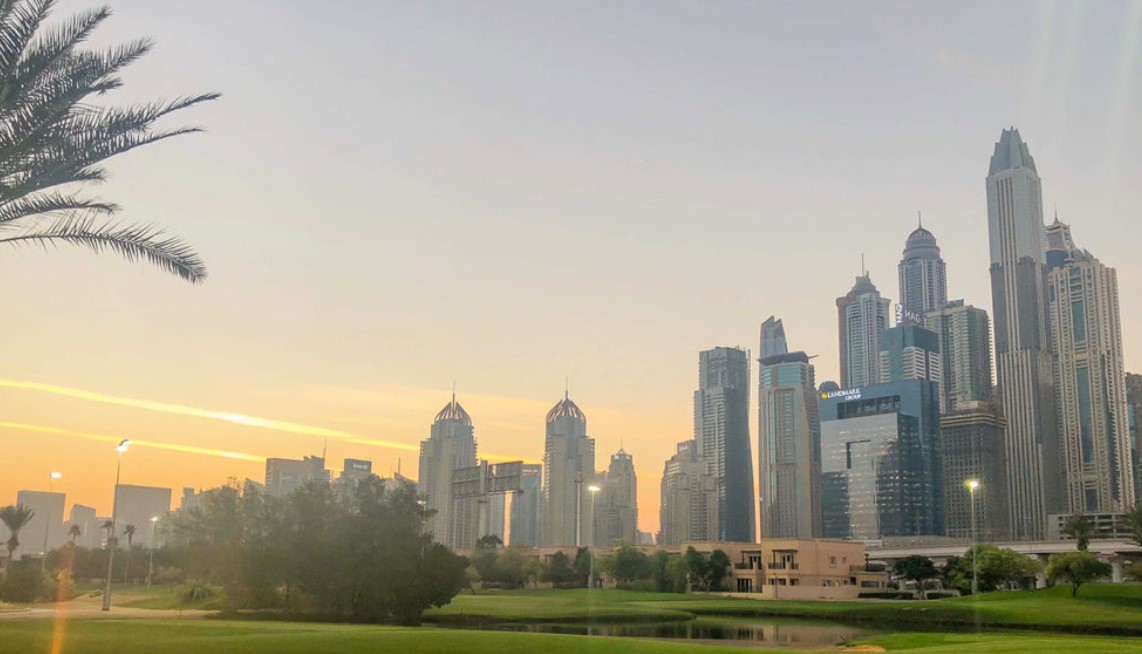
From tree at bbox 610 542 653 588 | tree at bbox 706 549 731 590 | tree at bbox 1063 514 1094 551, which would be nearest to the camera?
tree at bbox 1063 514 1094 551

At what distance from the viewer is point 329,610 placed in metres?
64.9

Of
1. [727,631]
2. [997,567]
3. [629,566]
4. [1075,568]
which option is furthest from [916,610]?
[629,566]

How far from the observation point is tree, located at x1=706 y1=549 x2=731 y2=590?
14100 centimetres

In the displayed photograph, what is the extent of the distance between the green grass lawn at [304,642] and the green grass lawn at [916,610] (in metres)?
34.6

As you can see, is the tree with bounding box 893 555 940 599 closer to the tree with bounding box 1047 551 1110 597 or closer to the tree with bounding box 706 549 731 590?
the tree with bounding box 706 549 731 590

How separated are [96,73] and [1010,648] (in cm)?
3697

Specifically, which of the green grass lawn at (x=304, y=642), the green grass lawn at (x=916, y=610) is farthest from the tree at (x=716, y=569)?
the green grass lawn at (x=304, y=642)

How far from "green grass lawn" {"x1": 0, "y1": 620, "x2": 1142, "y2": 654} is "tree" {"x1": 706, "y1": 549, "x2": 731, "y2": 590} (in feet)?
332

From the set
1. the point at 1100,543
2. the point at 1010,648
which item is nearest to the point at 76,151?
the point at 1010,648

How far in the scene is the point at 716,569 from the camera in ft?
463

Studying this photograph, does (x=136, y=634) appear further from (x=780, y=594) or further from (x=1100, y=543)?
(x=1100, y=543)

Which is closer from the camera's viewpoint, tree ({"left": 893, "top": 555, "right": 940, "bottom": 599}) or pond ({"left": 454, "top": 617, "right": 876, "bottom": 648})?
pond ({"left": 454, "top": 617, "right": 876, "bottom": 648})

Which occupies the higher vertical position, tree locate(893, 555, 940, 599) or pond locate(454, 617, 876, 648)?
tree locate(893, 555, 940, 599)

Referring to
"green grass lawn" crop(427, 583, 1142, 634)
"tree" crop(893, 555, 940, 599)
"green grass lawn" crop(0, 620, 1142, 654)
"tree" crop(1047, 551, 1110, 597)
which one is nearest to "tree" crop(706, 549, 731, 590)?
"tree" crop(893, 555, 940, 599)
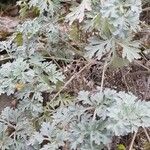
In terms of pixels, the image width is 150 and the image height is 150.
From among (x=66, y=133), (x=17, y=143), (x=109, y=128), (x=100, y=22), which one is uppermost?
(x=100, y=22)

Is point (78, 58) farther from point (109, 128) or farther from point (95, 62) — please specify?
point (109, 128)

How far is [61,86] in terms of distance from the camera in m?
2.16

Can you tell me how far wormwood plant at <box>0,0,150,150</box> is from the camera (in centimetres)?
166

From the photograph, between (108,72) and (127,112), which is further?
(108,72)

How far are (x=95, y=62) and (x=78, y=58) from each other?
289 mm

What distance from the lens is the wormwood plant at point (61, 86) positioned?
1660 mm

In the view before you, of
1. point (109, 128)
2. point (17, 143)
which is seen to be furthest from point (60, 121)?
point (109, 128)

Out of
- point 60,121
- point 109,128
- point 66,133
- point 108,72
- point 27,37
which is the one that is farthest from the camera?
point 108,72

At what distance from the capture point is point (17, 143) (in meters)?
1.97

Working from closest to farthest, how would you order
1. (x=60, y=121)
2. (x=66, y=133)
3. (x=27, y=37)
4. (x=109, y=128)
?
(x=109, y=128)
(x=66, y=133)
(x=60, y=121)
(x=27, y=37)

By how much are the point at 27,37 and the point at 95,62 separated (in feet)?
1.18

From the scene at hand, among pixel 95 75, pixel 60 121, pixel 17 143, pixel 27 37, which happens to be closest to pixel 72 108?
pixel 60 121

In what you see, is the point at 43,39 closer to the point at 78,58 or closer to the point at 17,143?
the point at 78,58

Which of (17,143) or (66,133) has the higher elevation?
(66,133)
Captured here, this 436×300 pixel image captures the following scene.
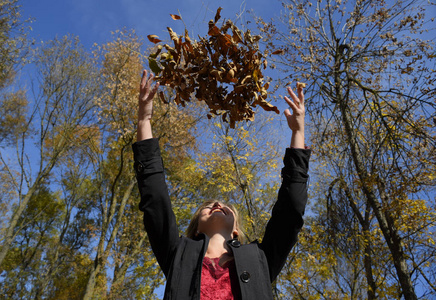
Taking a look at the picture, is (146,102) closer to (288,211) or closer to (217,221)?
(217,221)

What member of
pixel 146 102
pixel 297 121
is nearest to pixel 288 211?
pixel 297 121

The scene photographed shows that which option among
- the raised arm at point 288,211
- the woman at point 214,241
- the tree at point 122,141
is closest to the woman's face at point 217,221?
the woman at point 214,241

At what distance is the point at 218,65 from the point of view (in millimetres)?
2035

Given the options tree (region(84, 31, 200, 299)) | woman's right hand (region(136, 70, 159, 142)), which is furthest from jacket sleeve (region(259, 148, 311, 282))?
tree (region(84, 31, 200, 299))

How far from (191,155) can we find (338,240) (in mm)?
9205

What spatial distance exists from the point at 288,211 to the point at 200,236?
57 cm

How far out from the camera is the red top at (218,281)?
5.25ft

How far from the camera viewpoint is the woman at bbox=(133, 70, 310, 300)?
163cm

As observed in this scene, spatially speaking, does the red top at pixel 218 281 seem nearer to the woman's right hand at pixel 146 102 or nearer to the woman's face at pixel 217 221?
the woman's face at pixel 217 221

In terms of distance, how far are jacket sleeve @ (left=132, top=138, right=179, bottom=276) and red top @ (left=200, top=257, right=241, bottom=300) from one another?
242 millimetres

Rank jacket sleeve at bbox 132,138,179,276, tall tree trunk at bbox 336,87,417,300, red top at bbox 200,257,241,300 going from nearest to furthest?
red top at bbox 200,257,241,300
jacket sleeve at bbox 132,138,179,276
tall tree trunk at bbox 336,87,417,300

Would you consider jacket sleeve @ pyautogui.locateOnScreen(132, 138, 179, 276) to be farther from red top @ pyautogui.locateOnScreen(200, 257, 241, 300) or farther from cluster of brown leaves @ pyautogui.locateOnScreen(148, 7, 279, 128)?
cluster of brown leaves @ pyautogui.locateOnScreen(148, 7, 279, 128)

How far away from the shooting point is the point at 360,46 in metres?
5.93

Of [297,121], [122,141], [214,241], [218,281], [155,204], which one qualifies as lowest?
[218,281]
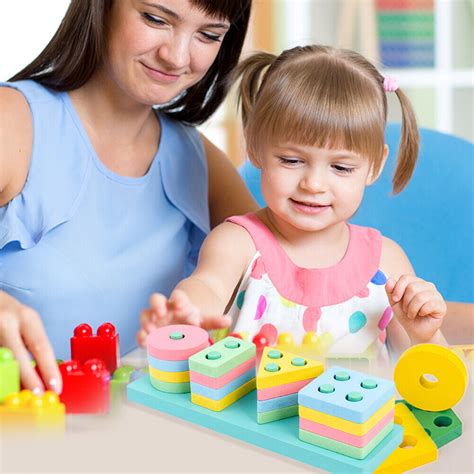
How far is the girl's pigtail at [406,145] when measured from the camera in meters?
0.80

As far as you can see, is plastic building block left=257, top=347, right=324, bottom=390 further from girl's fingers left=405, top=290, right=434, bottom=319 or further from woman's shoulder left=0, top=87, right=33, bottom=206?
woman's shoulder left=0, top=87, right=33, bottom=206

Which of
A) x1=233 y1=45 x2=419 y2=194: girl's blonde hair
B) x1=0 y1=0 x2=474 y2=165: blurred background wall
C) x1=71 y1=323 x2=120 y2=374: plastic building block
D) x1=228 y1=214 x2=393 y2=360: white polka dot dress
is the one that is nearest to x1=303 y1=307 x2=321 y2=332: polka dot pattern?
x1=228 y1=214 x2=393 y2=360: white polka dot dress

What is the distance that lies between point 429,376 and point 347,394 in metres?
0.12

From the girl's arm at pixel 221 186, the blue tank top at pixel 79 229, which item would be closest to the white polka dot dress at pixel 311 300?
the blue tank top at pixel 79 229

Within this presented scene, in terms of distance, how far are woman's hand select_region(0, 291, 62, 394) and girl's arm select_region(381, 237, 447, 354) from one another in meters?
0.33

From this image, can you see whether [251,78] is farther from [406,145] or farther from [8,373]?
[8,373]

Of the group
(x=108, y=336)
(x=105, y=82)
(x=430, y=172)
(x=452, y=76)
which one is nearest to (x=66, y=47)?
(x=105, y=82)

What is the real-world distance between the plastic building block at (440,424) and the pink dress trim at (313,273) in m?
0.22

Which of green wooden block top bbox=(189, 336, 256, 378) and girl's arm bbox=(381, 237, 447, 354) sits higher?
green wooden block top bbox=(189, 336, 256, 378)

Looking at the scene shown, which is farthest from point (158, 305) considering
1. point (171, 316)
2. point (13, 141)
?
point (13, 141)

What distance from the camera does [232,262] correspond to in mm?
747

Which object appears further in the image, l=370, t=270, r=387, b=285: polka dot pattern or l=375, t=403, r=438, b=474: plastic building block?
l=370, t=270, r=387, b=285: polka dot pattern

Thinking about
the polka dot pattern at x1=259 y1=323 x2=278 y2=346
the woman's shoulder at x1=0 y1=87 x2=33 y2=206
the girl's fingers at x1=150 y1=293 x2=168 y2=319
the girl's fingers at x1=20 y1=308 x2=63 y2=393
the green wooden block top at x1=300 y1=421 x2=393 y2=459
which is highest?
the woman's shoulder at x1=0 y1=87 x2=33 y2=206

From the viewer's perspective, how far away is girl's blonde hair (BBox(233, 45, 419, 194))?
0.69 meters
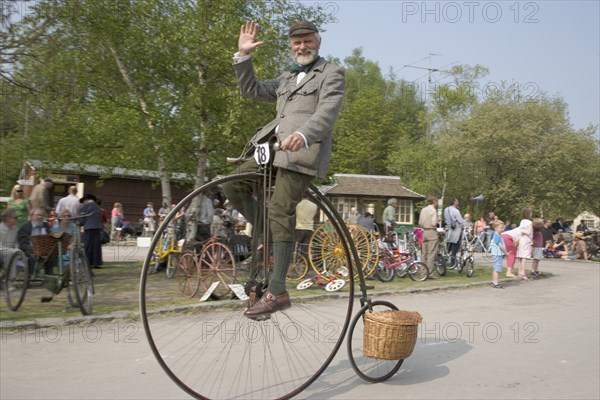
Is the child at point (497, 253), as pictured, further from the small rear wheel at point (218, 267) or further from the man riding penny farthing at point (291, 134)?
the man riding penny farthing at point (291, 134)

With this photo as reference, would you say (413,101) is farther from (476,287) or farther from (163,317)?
(163,317)

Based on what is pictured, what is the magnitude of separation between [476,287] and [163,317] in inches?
400

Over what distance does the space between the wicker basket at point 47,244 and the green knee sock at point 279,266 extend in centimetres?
494

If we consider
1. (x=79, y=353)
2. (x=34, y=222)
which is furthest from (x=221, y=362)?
(x=34, y=222)

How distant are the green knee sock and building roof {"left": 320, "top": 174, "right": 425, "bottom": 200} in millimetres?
32274

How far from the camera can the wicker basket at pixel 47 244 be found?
7836 mm

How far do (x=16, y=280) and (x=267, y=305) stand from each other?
5.51 m

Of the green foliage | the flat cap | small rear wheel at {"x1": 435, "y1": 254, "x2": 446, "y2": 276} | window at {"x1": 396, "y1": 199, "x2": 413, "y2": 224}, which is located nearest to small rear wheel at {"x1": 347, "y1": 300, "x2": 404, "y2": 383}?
the flat cap

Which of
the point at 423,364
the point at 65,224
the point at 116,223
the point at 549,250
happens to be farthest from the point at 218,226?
the point at 549,250

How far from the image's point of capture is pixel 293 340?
602cm

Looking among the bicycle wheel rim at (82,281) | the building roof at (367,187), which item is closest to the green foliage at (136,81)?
the bicycle wheel rim at (82,281)

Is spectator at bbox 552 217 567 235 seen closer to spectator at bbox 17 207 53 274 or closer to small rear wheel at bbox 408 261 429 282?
small rear wheel at bbox 408 261 429 282

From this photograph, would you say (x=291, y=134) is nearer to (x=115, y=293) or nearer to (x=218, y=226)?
(x=218, y=226)

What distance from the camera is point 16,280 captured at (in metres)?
7.96
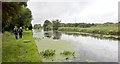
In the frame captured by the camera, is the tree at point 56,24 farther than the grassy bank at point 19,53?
Yes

○ ○ ○ ○ ○ ○ ○

The lines to be extracted begin at the line containing "How far do (x=16, y=280)" and continue through the final line of the material above, both ends included. Reproduce them exactly, without the pictures.

How far do (x=16, y=280) and (x=267, y=305) stand from each other?
5.51 m

Of the green foliage | the flat cap | small rear wheel at {"x1": 435, "y1": 254, "x2": 446, "y2": 276} | window at {"x1": 396, "y1": 199, "x2": 413, "y2": 224}, which is located nearest to small rear wheel at {"x1": 347, "y1": 300, "x2": 404, "y2": 383}?
the flat cap

Which of
the point at 423,364
the point at 65,224
the point at 116,223
the point at 549,250
happens to be farthest from the point at 218,226?
the point at 549,250

How far from the image's point of capture is pixel 293 340?
602cm

Looking among the bicycle wheel rim at (82,281) | the building roof at (367,187), which item is closest to the green foliage at (136,81)?
the bicycle wheel rim at (82,281)

Is spectator at bbox 552 217 567 235 seen closer to spectator at bbox 17 207 53 274 or closer to small rear wheel at bbox 408 261 429 282?
small rear wheel at bbox 408 261 429 282

From this photograph, would you say (x=291, y=134) is nearer to (x=115, y=293) or nearer to (x=218, y=226)?
(x=218, y=226)

What distance from the camera is point 16,280 captured at (in metres)?
7.96
In the frame captured by the camera, is the tree at point 56,24 farther than the grassy bank at point 19,53?
Yes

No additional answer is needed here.